Copy each of the following records word for word, leaving out nothing and changing nothing.
==== DATA FOR THIS EXERCISE
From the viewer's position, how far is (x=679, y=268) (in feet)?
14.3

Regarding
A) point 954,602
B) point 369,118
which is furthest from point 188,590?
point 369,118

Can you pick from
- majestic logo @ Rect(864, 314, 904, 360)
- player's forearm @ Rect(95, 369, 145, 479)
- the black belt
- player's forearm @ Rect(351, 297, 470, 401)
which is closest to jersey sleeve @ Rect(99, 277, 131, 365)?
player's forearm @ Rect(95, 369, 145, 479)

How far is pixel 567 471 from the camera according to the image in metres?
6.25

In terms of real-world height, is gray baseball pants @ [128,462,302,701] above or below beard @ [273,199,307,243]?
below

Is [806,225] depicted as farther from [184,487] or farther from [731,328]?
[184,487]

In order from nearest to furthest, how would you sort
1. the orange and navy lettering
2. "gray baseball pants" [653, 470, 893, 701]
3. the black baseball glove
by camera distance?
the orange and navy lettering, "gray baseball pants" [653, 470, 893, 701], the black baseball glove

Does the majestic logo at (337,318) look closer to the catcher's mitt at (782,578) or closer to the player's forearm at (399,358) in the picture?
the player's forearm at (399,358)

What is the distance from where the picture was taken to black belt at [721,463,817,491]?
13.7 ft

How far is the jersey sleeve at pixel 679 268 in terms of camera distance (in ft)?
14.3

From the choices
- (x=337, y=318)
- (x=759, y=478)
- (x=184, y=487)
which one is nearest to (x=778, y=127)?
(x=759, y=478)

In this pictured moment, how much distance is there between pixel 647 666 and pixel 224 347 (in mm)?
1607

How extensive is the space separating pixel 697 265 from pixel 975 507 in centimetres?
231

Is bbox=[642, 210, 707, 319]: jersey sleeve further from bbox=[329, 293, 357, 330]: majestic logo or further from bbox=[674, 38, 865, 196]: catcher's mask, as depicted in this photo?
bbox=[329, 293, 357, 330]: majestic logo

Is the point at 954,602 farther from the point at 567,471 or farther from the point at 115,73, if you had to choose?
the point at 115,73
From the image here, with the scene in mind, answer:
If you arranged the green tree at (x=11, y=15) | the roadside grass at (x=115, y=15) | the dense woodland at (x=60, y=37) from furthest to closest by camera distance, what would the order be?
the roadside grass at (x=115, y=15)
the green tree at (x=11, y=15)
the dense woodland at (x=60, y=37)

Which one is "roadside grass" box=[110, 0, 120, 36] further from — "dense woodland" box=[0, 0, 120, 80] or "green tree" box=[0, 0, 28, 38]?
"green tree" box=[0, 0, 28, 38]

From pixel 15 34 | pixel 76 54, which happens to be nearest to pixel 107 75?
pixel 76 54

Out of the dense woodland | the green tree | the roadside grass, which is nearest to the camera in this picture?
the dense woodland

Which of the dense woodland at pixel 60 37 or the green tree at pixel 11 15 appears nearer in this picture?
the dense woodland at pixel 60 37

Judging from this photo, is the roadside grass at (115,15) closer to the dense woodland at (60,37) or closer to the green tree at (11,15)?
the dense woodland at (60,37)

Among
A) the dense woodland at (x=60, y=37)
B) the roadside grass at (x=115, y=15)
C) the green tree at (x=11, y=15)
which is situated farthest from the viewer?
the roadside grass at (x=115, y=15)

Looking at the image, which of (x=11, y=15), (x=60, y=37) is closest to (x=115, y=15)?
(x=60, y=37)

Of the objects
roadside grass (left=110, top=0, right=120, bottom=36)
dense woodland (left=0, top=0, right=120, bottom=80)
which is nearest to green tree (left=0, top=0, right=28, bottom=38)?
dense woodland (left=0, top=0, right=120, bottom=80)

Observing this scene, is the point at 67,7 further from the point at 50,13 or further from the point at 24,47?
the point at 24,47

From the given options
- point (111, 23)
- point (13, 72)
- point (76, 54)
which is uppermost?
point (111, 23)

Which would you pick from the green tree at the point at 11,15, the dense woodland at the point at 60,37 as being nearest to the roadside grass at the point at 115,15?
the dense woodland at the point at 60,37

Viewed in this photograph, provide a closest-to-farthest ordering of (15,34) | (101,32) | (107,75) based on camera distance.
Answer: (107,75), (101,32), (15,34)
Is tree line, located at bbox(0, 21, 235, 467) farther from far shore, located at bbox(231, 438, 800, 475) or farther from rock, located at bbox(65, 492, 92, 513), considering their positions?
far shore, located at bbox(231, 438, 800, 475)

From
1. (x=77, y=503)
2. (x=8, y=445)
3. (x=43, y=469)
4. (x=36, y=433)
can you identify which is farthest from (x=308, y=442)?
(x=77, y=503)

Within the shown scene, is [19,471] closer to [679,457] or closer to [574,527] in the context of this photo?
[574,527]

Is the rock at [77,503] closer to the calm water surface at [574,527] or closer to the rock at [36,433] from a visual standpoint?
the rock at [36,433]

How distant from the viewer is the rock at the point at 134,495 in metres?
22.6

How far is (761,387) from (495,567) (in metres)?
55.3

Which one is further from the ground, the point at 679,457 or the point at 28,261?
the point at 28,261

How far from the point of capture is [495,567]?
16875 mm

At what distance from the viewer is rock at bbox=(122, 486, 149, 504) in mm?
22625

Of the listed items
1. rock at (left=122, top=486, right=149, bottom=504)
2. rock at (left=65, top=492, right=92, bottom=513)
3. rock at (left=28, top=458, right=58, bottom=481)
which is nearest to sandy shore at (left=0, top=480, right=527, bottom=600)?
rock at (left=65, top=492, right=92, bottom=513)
========
• [TASK OUTPUT]:
From the viewer's position, how far is (x=679, y=268) (in feet)?
14.3

Regarding
A) point 954,602
B) point 369,118
which is furthest from point 188,590?
point 369,118

Can you pick from
- majestic logo @ Rect(864, 314, 904, 360)
- player's forearm @ Rect(95, 369, 145, 479)
- the black belt
- player's forearm @ Rect(351, 297, 470, 401)
which is closest to jersey sleeve @ Rect(99, 277, 131, 365)?
player's forearm @ Rect(95, 369, 145, 479)

How far is pixel 567 471 from the camera according to the image in metres?
6.25

In terms of real-world height, is gray baseball pants @ [128,462,302,701] above or below beard @ [273,199,307,243]?
below

Is [806,225] depicted as farther from [184,487] or farther from [731,328]?
[184,487]

In order from nearest to furthest, how would you sort
1. the orange and navy lettering
2. "gray baseball pants" [653, 470, 893, 701]
3. the black baseball glove
by camera distance?
the orange and navy lettering, "gray baseball pants" [653, 470, 893, 701], the black baseball glove

Does the majestic logo at (337,318) look closer to the catcher's mitt at (782,578) or closer to the player's forearm at (399,358) in the picture?
the player's forearm at (399,358)

What is the distance from where the picture was taken to black belt at [721,463,817,491]?
13.7 ft

How far is the jersey sleeve at pixel 679 268 in terms of camera distance (in ft)?
14.3

From the choices
- (x=337, y=318)
- (x=759, y=478)
- (x=184, y=487)
which one is nearest to (x=778, y=127)?
(x=759, y=478)

In this pictured moment, how much distance is there between pixel 647 666 and pixel 224 347 (in mm)?
1607

How extensive is the space separating pixel 697 265 from pixel 975 507 in centimetres?
231

Is bbox=[642, 210, 707, 319]: jersey sleeve further from bbox=[329, 293, 357, 330]: majestic logo or further from bbox=[674, 38, 865, 196]: catcher's mask, as depicted in this photo?
bbox=[329, 293, 357, 330]: majestic logo

Is the point at 954,602 farther from the point at 567,471 or farther from the point at 115,73, if you had to choose?
the point at 115,73
From the image here, with the scene in mind, answer:
If you arranged the green tree at (x=11, y=15) | the roadside grass at (x=115, y=15) | the dense woodland at (x=60, y=37) from furthest to closest by camera distance, what would the order be?
the roadside grass at (x=115, y=15)
the green tree at (x=11, y=15)
the dense woodland at (x=60, y=37)

Which one is "roadside grass" box=[110, 0, 120, 36] further from — "dense woodland" box=[0, 0, 120, 80] or "green tree" box=[0, 0, 28, 38]?
"green tree" box=[0, 0, 28, 38]

From pixel 15 34 | pixel 76 54, which happens to be nearest to pixel 107 75?
pixel 76 54

Out of the dense woodland | the green tree | the roadside grass, which is nearest to the camera in this picture?
the dense woodland

Which of the dense woodland at pixel 60 37 or the green tree at pixel 11 15 appears nearer in this picture?
the dense woodland at pixel 60 37

Judging from this photo, is the roadside grass at (115,15) closer to the dense woodland at (60,37) or closer to the green tree at (11,15)?
the dense woodland at (60,37)

Among
A) the dense woodland at (x=60, y=37)
B) the roadside grass at (x=115, y=15)
C) the green tree at (x=11, y=15)
which is situated farthest from the viewer?
the roadside grass at (x=115, y=15)

Looking at the image, which of (x=11, y=15), (x=60, y=37) is closest to (x=115, y=15)?
(x=60, y=37)

Of the objects
roadside grass (left=110, top=0, right=120, bottom=36)
dense woodland (left=0, top=0, right=120, bottom=80)
which is nearest to green tree (left=0, top=0, right=28, bottom=38)?
dense woodland (left=0, top=0, right=120, bottom=80)

Observing this scene, is the point at 67,7 further from the point at 50,13 or further from the point at 24,47?
the point at 24,47

From the given options
- point (111, 23)
- point (13, 72)
- point (76, 54)
which is uppermost?
point (111, 23)

Which would you pick from the green tree at the point at 11,15, the dense woodland at the point at 60,37 as being nearest to the roadside grass at the point at 115,15?
the dense woodland at the point at 60,37

Viewed in this photograph, provide a closest-to-farthest ordering of (15,34) | (101,32) | (107,75) based on camera distance.
Answer: (107,75), (101,32), (15,34)
Is tree line, located at bbox(0, 21, 235, 467) farther from far shore, located at bbox(231, 438, 800, 475) or farther from rock, located at bbox(65, 492, 92, 513), considering their positions?
far shore, located at bbox(231, 438, 800, 475)

From
1. (x=77, y=503)
2. (x=8, y=445)
3. (x=43, y=469)
4. (x=36, y=433)
can you identify which is farthest from (x=308, y=442)?
(x=77, y=503)

Within the shown scene, is [19,471] closer to [679,457] or closer to [574,527] in the context of this photo?
[574,527]

Is the rock at [77,503] closer to the calm water surface at [574,527] or closer to the rock at [36,433] from a visual standpoint?
the rock at [36,433]

How distant from the viewer is the rock at the point at 134,495 in metres?
22.6

How far is (761,387) from (495,567) (in metres)?
55.3

Which one is further from the ground, the point at 679,457 or the point at 28,261?
the point at 28,261

How far from the point of capture is [495,567]?
16875 mm

At what distance from the viewer is rock at bbox=(122, 486, 149, 504) in mm?
22625

Of the listed items
1. rock at (left=122, top=486, right=149, bottom=504)
2. rock at (left=65, top=492, right=92, bottom=513)
3. rock at (left=28, top=458, right=58, bottom=481)
which is nearest to sandy shore at (left=0, top=480, right=527, bottom=600)?
rock at (left=65, top=492, right=92, bottom=513)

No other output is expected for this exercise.